* EXERCISE *
Copy the listing verbatim, beginning at the line containing "Is the grass lawn at pixel" and continuing through the end of the listing.

***** MATERIAL SUPPLIED

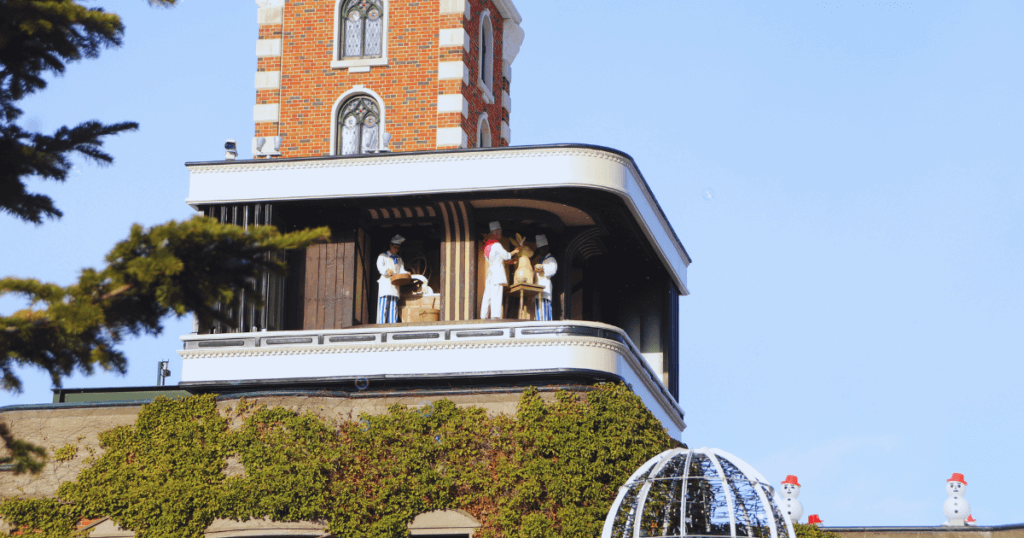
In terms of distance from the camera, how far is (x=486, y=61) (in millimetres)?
36938

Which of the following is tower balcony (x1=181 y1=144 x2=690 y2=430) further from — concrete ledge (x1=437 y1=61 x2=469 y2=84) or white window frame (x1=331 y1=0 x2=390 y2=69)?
white window frame (x1=331 y1=0 x2=390 y2=69)

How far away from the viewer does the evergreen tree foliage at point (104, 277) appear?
1330 centimetres

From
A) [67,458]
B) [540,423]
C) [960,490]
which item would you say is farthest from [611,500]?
[960,490]

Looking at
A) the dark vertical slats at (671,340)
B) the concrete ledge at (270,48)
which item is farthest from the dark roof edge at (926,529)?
the concrete ledge at (270,48)

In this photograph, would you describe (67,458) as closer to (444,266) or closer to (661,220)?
(444,266)

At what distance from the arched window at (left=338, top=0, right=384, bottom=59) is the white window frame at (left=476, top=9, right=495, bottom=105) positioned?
8.42 feet

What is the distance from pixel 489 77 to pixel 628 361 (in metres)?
10.8

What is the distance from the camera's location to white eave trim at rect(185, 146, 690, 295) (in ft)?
95.2

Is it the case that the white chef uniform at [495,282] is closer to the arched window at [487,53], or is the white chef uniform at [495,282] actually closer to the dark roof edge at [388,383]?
the dark roof edge at [388,383]

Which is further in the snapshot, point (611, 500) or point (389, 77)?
point (389, 77)

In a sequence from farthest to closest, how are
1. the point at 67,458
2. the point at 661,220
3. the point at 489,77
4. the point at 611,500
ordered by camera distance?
the point at 489,77 < the point at 661,220 < the point at 67,458 < the point at 611,500

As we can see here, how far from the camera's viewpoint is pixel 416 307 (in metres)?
31.4

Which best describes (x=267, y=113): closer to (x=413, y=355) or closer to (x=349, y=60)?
(x=349, y=60)

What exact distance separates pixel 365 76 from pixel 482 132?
139 inches
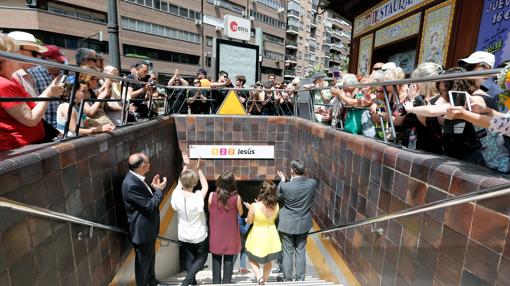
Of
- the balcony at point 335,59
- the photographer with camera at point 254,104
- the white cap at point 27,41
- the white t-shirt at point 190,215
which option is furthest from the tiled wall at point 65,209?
the balcony at point 335,59

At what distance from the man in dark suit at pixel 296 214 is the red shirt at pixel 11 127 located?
274cm

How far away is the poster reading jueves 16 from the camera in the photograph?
12.8 feet

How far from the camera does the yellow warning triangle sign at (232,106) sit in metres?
6.11

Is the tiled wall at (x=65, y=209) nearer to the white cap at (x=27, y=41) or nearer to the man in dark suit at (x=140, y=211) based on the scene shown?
the man in dark suit at (x=140, y=211)

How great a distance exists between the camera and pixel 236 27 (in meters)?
11.6

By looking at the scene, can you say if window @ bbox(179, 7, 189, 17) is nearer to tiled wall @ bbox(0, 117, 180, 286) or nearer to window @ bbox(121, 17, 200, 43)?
window @ bbox(121, 17, 200, 43)

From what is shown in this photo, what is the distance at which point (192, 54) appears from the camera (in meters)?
32.0

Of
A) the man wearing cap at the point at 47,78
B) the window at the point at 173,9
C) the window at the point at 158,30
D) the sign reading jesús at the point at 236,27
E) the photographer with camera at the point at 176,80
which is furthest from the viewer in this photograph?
the window at the point at 173,9

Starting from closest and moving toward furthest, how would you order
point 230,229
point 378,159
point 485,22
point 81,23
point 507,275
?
point 507,275 → point 378,159 → point 230,229 → point 485,22 → point 81,23

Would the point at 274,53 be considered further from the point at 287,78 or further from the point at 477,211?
the point at 477,211

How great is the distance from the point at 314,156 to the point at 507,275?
3.28 meters

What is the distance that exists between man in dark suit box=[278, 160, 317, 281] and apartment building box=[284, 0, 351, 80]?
42819mm

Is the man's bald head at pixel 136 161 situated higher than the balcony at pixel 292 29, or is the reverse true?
the balcony at pixel 292 29

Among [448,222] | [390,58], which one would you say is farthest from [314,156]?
[390,58]
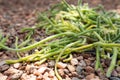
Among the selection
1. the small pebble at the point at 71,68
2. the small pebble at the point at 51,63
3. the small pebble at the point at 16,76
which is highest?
the small pebble at the point at 51,63

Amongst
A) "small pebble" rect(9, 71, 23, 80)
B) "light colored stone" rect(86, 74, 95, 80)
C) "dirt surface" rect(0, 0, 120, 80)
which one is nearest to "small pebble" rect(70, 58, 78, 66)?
"dirt surface" rect(0, 0, 120, 80)

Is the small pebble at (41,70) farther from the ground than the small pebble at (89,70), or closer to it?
farther from the ground

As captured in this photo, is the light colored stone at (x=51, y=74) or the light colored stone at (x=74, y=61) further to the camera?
the light colored stone at (x=74, y=61)

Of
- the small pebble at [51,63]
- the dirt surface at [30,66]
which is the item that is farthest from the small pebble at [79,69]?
the small pebble at [51,63]

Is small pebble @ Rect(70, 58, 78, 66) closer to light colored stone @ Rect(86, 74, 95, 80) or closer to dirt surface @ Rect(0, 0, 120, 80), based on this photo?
dirt surface @ Rect(0, 0, 120, 80)

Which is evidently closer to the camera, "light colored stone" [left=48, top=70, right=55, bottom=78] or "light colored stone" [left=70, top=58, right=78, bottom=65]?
"light colored stone" [left=48, top=70, right=55, bottom=78]

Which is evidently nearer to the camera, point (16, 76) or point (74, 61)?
point (16, 76)

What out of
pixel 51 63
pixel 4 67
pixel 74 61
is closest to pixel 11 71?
pixel 4 67

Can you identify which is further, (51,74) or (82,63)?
(82,63)

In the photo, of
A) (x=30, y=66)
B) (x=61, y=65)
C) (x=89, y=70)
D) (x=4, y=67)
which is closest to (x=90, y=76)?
(x=89, y=70)

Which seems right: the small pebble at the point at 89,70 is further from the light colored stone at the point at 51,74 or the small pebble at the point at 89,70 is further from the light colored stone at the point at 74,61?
the light colored stone at the point at 51,74

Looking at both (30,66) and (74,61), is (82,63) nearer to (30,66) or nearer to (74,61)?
(74,61)

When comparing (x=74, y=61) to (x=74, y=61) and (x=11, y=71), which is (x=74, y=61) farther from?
(x=11, y=71)

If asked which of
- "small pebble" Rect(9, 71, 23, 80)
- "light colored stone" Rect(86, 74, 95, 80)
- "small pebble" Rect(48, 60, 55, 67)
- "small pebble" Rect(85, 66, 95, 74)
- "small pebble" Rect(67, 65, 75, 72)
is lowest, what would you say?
"light colored stone" Rect(86, 74, 95, 80)
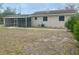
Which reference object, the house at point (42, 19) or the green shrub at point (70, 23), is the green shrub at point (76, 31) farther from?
the house at point (42, 19)

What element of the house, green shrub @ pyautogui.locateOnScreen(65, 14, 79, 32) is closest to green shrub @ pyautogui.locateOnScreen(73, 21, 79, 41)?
green shrub @ pyautogui.locateOnScreen(65, 14, 79, 32)

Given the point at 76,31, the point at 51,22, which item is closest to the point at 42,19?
the point at 51,22

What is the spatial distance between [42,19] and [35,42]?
306 mm

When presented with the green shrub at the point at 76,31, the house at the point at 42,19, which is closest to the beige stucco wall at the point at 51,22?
the house at the point at 42,19

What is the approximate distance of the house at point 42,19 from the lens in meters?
6.39

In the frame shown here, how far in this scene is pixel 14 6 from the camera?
641 centimetres

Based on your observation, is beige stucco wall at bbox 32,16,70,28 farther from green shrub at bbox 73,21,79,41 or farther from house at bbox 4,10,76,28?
green shrub at bbox 73,21,79,41

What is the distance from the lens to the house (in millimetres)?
6391

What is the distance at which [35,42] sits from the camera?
21.0ft

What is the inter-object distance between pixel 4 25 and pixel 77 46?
3.15ft

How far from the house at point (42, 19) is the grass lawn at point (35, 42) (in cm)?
8

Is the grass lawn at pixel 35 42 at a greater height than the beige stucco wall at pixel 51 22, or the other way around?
the beige stucco wall at pixel 51 22

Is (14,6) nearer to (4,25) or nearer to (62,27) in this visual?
(4,25)

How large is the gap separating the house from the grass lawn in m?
0.08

**********

* WRITTEN RESPONSE *
Is the grass lawn at pixel 35 42 at a greater height than the beige stucco wall at pixel 51 22, or the other way around?
the beige stucco wall at pixel 51 22

Is (14,6) nearer to (4,25) or nearer to (62,27) in this visual?
(4,25)

How large is the gap separating the house from the grass lawn in m?
0.08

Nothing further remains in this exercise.